I have a very rough draft based on work with @Michael Latowicki and Charity Entrepreneurship (@Filip_Murar and @weeatquince) where we tried various tools for modeling uncertainty for use in their CEAs. Due to personal issues, I’m not sure when I’ll finish it, so here it is (very unpolished and not finished).
Mainly, we list various tools we found with some comments on them and discuss the pros and cons of spreadsheet vs software solutions. The latter is mostly coherent so I’ll paste it here:
Spreadsheets vs programming languages
The tools we found for probabilistic calculation come in two flavours: either the calculation is expressed in a spreadsheet, or it is written as text in some programming language that is customized by a dedicated interpreter or library for this purpose.
The spreadsheet-based solutions seem to have one salient advantage: they do not scare non-programmers away. This is, we think, a barrier-to-entry advantage, rather than a long-term productivity advantage. The kind of people who build cost-effectiveness model are not incapable of being productive in a simple, probability-dedicated programming language as well as with a probabilistic library within a general purpose language.
The error-proneness of spreadsheets
We strongly suspect that using spreadsheets to organize formulae is more error-prone than using programming languages. We are not alone in this suspicion. Audits of spreadsheets generally find that something between a large fraction and nearly all spreadsheets contain errors.
Some pitfalls that make spreadsheets more error-prone than programming languages:
In a spreadsheet, mistyping a cell address does not necessarily result in an error message. By contrast, mistyping a variable name in a programming language typically does.
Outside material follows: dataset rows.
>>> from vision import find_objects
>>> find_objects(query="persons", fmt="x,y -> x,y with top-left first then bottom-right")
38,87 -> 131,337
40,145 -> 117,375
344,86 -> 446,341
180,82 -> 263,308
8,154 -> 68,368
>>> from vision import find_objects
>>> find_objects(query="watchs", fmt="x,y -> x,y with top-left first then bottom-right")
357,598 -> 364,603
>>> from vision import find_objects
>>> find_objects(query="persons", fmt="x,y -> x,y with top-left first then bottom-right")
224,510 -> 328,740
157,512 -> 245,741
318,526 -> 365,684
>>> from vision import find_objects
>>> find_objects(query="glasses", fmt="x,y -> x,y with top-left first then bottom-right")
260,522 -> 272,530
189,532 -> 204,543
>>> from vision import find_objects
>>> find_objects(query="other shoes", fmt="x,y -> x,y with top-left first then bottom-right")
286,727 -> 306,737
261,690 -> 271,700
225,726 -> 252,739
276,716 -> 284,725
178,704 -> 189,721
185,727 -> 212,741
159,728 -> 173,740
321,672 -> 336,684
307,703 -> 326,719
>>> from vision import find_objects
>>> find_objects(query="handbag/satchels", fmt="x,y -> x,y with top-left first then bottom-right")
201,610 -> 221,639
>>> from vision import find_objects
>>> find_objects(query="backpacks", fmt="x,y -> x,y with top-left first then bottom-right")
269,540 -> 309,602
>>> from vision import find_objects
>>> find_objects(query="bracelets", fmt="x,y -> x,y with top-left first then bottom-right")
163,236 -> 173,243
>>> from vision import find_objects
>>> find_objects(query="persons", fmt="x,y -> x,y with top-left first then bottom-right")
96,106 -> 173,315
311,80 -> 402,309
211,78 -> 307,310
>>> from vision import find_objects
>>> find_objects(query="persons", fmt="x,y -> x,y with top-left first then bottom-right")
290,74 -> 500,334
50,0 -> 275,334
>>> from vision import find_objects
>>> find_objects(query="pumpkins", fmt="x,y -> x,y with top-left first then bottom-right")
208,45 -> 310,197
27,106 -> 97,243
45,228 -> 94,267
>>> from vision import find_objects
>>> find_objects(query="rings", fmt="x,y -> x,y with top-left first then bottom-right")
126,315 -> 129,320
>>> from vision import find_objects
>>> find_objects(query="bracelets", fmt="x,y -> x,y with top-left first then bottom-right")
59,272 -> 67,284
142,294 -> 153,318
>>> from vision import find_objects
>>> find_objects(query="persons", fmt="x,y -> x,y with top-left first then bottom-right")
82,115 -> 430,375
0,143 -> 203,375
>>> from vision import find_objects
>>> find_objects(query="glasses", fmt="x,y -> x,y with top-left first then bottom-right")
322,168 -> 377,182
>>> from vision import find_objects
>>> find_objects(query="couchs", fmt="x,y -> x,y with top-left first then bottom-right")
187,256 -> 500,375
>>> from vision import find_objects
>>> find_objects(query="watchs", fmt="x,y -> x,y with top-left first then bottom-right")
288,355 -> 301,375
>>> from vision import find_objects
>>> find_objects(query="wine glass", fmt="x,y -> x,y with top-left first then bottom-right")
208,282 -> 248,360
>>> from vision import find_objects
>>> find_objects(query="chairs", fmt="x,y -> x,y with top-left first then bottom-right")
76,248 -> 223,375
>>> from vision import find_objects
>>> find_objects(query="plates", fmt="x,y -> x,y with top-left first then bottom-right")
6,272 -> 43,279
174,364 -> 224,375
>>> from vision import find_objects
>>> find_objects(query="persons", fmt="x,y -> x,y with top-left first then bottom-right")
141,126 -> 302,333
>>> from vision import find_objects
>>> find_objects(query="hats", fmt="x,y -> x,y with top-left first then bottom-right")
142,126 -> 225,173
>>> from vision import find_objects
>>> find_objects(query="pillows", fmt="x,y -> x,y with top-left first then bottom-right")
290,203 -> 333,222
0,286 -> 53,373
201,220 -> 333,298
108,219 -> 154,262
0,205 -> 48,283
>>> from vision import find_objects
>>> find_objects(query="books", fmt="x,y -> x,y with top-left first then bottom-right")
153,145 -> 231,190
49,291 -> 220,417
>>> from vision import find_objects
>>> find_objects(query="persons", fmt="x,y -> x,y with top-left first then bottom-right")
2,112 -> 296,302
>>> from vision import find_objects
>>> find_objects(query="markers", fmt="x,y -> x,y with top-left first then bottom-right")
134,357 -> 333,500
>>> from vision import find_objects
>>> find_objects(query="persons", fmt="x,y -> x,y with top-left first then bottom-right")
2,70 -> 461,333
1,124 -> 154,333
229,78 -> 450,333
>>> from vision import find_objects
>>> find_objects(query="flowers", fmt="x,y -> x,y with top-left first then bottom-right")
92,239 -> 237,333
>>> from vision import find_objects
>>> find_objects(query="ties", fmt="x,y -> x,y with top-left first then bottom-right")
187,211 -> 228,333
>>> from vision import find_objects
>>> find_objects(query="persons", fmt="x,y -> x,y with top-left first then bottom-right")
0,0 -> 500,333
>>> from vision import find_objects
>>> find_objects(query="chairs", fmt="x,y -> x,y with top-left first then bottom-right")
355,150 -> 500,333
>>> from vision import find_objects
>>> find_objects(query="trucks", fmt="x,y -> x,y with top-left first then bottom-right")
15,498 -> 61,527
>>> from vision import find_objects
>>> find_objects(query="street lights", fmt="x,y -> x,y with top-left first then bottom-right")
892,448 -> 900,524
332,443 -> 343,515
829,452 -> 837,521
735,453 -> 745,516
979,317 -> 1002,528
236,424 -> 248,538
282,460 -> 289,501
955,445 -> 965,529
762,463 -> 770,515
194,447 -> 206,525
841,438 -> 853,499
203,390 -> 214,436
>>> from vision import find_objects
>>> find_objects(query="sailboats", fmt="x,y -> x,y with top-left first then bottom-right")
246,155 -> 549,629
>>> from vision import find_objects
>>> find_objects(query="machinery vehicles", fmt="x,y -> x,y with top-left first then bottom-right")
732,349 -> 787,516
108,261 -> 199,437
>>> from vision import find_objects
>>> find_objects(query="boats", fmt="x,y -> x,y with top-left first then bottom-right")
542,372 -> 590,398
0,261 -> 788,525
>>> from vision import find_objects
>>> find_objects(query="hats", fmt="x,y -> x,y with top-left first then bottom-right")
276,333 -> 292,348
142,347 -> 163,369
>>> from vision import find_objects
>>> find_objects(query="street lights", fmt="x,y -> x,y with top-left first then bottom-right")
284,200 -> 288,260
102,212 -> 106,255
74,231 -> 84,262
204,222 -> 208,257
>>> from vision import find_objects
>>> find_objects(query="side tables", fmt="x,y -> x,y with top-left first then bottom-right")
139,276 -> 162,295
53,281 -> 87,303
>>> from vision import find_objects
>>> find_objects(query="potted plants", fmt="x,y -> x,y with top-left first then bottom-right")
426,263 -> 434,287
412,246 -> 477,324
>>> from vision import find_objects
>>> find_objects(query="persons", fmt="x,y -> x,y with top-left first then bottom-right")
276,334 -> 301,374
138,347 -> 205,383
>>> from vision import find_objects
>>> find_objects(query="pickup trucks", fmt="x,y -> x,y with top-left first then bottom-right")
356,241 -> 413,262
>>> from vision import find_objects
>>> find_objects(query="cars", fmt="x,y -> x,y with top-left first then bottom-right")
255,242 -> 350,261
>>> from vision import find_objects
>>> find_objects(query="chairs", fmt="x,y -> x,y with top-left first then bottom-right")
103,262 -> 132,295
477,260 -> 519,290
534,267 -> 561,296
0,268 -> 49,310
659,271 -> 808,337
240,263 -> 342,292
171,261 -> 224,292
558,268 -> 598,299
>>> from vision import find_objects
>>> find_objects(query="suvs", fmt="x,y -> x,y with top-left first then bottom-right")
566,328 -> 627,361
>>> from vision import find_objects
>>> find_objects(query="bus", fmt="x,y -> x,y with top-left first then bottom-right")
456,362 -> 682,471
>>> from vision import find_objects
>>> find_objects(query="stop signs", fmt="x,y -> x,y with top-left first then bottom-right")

In a spreadsheet, unintentionally leaving a cell empty is equivalent to setting it to zero, which often does not result in an error. In a programming language, using a variable without declaring it does trigger an error.
Since spreadsheet formulae typically reference values by cell address, erroneous references are not salient to the reader. If your formula is “power(1+interest_rate, -years_left)”, but it is encoded as “power(1+M7, $A$13)” then you may easily fail to notice that the “13” should actually be “12”.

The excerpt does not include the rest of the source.